Walgenbach has attended St. Philip Benizi in Fullerton as a parishioner with his wife for over 10 years. Inspired by Catholicism’s preferential option for the poor, he also serves as the director of the Office of Life, Justice and Peace at the Diocese of Orange, a role he’ll continue in addition to his new priestly duties.

“He’s someone who is going to use his priesthood well for the benefit of the weak and vulnerable in society,” said Father Dennis Kriz, a priest at St. Philip Benizi. “His ordination is a great gift for the church and for all of the various faith groups in Orange County.”

Walgenbach recalled hearing about the pastoral provision once during his time in the Episcopalian Church. Later on, the late Pope Benedict XVI released the Anglicanorum coetibus, a document in 2009 that forged Anglican “ordinariates” in full communion with the Catholic Church a few weeks after Walgenbach was ordained as an Anglican priest.

After that document was issued, Walgenbach mulled continuing in ministry through an Anglican ordinariate but after conversations with Bishop Kevin Vann from the Diocese of Orange, he decided to seek out Catholic priesthood through the pastoral provision in 2018.

Walgenbach and Cole Buzon, right, are a pair of historic "firsts" as Catholic priests in O.C.
Walgenbach and Cole Buzon are a pair of historic “firsts” for the Catholic Church in O.C. Buzon, right, is the county’s first Filipino American Catholic priest.
(Courtesy of Everett Johnson, Diocese of Orange)

Even though the provision is on the books, it is still seldom used.

According to Father Al Baca, the episcopal vicar of ecumenical and interreligious affairs at the Diocese of Orange, the provision has only been invoked some 300 times across the United States to ordain clergy from past Episcopalian, Lutheran, Presbyterian and Methodist faiths as Catholic priests.

The Diocese of Orange had never before utilized it until now.

“It is a very different pathway,” Walgenbach said. “It was new for all of us here at the diocese.”

Bishop Vann, as the ecclesiastical delegate for the pastoral provision for former Anglicans, was well-positioned to see the process through.

Walgenbach’s academic degrees from Fuller Theological Seminary carried over, but he still had to undergo a rigorous assessment from seven different professors. After that, mentors guided his work through a program of spiritual, intellectual, human and pastoral formation.

The pathway to priesthood takes years in any case, but Walgenbach faced delays in the form of the pandemic, a cancer diagnosis and treatment to put it into remission.
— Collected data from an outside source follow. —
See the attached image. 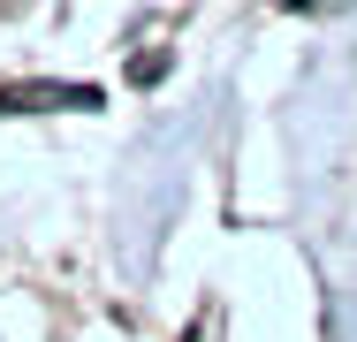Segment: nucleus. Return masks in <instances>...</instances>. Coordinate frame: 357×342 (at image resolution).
<instances>
[{
    "mask_svg": "<svg viewBox=\"0 0 357 342\" xmlns=\"http://www.w3.org/2000/svg\"><path fill=\"white\" fill-rule=\"evenodd\" d=\"M0 107L8 114H23V107H99V91H84V84H23V91H0Z\"/></svg>",
    "mask_w": 357,
    "mask_h": 342,
    "instance_id": "obj_1",
    "label": "nucleus"
}]
</instances>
After a longer journey than most, Bishop Vann will ordain Walgenbach as well as Cole Buzon as priests at Christ Cathedral on Saturday. Buzon will be the Diocese of Orange’s first Filipino American priest, a key ordination for an important ethnic group of believers in the local church.

Once ordained Walgenbach will assume his priestly duties at St. Bonaventure Catholic Church in Huntington Beach.

But before that, he will hold Sunday mass after ordination at St. Philip Benizi, his home parish in Fullerton, where he has counted Father Kriz and the late activist parishioner Mike Clements as mentors for their advocacy on issues like homelessness.

The social gospel will continue to play a central role for Walgenbach as a priest.

“We are invited to be peace-builders,” he said. “I can’t think of anything that’s more needed in our world today.”